▸ **Exercise instructions**:
All lines in the data that hold the word "centered" need copying.

[Opening Data for this exercise section]

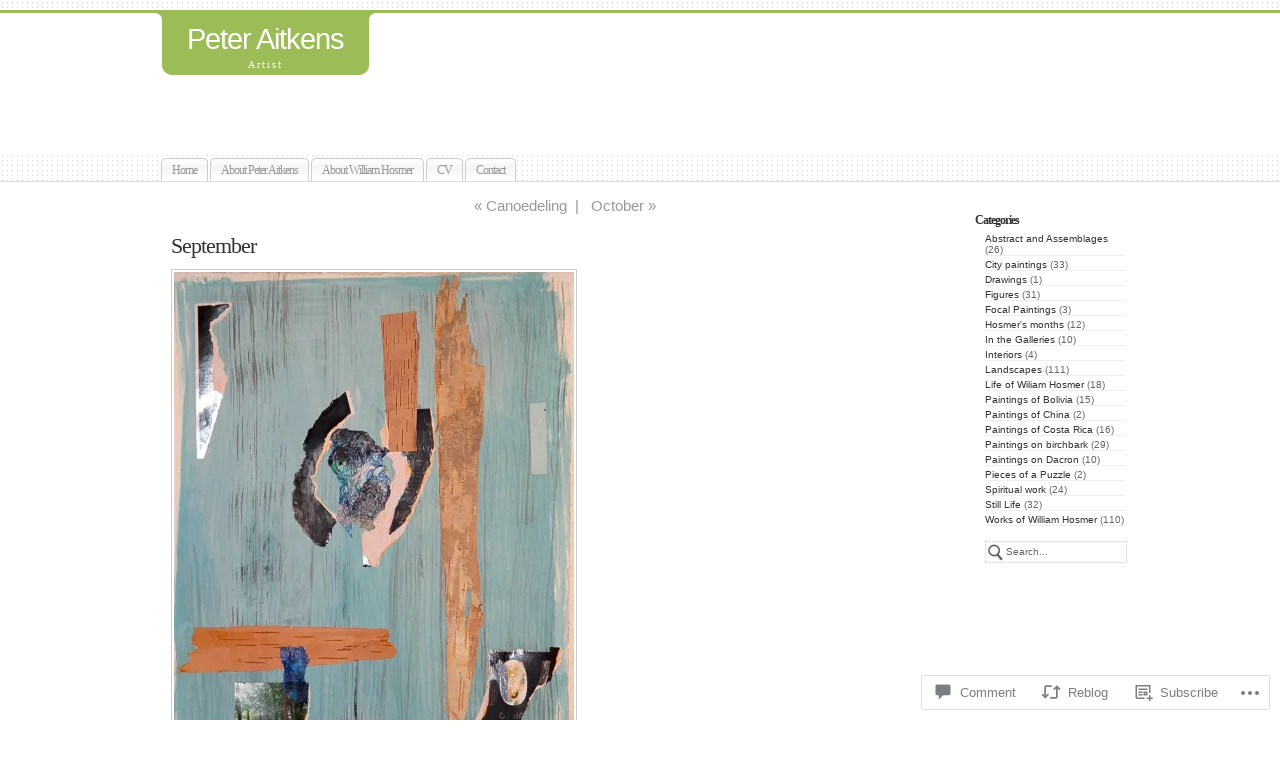

--- FILE ---
content_type: text/css;charset=utf-8
request_url: https://peteraitkens.com/?css=css
body_size: 640
content:

/*This css file manages the css rules for dynamic content.*/

#title_box, .corner_tr, .corner_tl, .entry .navigation a:hover, .entry .navigation a:focus, .navigation a:hover, .navigation a:focus, #wp-calendar a:hover, #wp-calendar a:focus {
	background-color: #9bbc57;
	color: #fff;
	}

#page {
	border-top: 3px solid #9bbc57;
	}

a:hover, .postmetadata a:hover, .tags a:hover, .entry a:hover, #credits a:hover, .commentbox cite a:hover, .commentmetadata a:hover,
a:focus, .postmetadata a:focus, .tags a:focus, .entry a:focus, #credits a:focus, .commentbox cite a:focus, .commentmetadata a:focus {
	color: #9bbc57;
	}

a:hover img.centered, a:hover img.alignright, a:hover img.alignleft, a:hover img, .gallery a:hover img, .wp-caption a:hover img, #wp-calendar #today,
a:focus img.centered, a:focus img.alignright, a:focus img.alignleft, a:focus img, .gallery a:focus img, .wp-caption a:focus img, #wp-calendar #today {
	border: 1px solid #9bbc57;
	}

.postmetadata a, .tags a, #credits a, .commentmetadata a, .read_more {
	color: #619500;
	}

#footer {
	border-top: 2px solid #9bbc57;
	border-bottom: 1px solid #9bbc57;
	}

.sticky {
	border-top: 2px dotted #9bbc57;
	border-bottom: 1px dotted #9bbc57;
	}


		/*active when header design 2 is selected and no custom header image is set*/
		#header h1, #header h1 a, #header h1 a:visited {
			padding-bottom: 3px;
			color: #fff;
			font-family: Candara, "Trebuchet MS", Calibri, Helvetica, Arial, sans-serif;
			font-size: 1.7em;
			text-align: center;
		}
		.description {
			color: #fff;
			font-size: 1em;
			text-align: center;
		}
		#header {
			height: 120px;
			padding-bottom: 20px;
			margin: 0 auto;
			width: 970px;
		}
	.post, .search .page {
		width: 780px;
		margin: auto;
		float: none;
	}
	#content, .navigation_box {
		padding-left: 0;
		width: 820px;
	}
#three_column img.alignright, #three_column img.alignleft, #three_column .wp-caption.alignleft img, #three_column .wp-caption.alignleft, #three_column .wp-caption.alignright img, #three_column .wp-caption.alignright {
	max-width: 376px !important;
	height: auto;
	max-height: 367px !important
}

.singlepage .post, .singlepage .page {
	width:780px;
	margin: auto;
}
#sidebar {
	width: 150px;
}
#content_container, #footer, #page_list {
	width: 970px;
}
	#footer .cell {
		width: 28%;
	}
	.cell-4 {
		width: 0px;
		visibility: hidden;
	}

[Closing Data for this exercise section]

▸ **Answer to this problem**:
a:hover img.centered, a:hover img.alignright, a:hover img.alignleft, a:hover img, .gallery a:hover img, .wp-caption a:hover img, #wp-calendar #today,
a:focus img.centered, a:focus img.alignright, a:focus img.alignleft, a:focus img, .gallery a:focus img, .wp-caption a:focus img, #wp-calendar #today {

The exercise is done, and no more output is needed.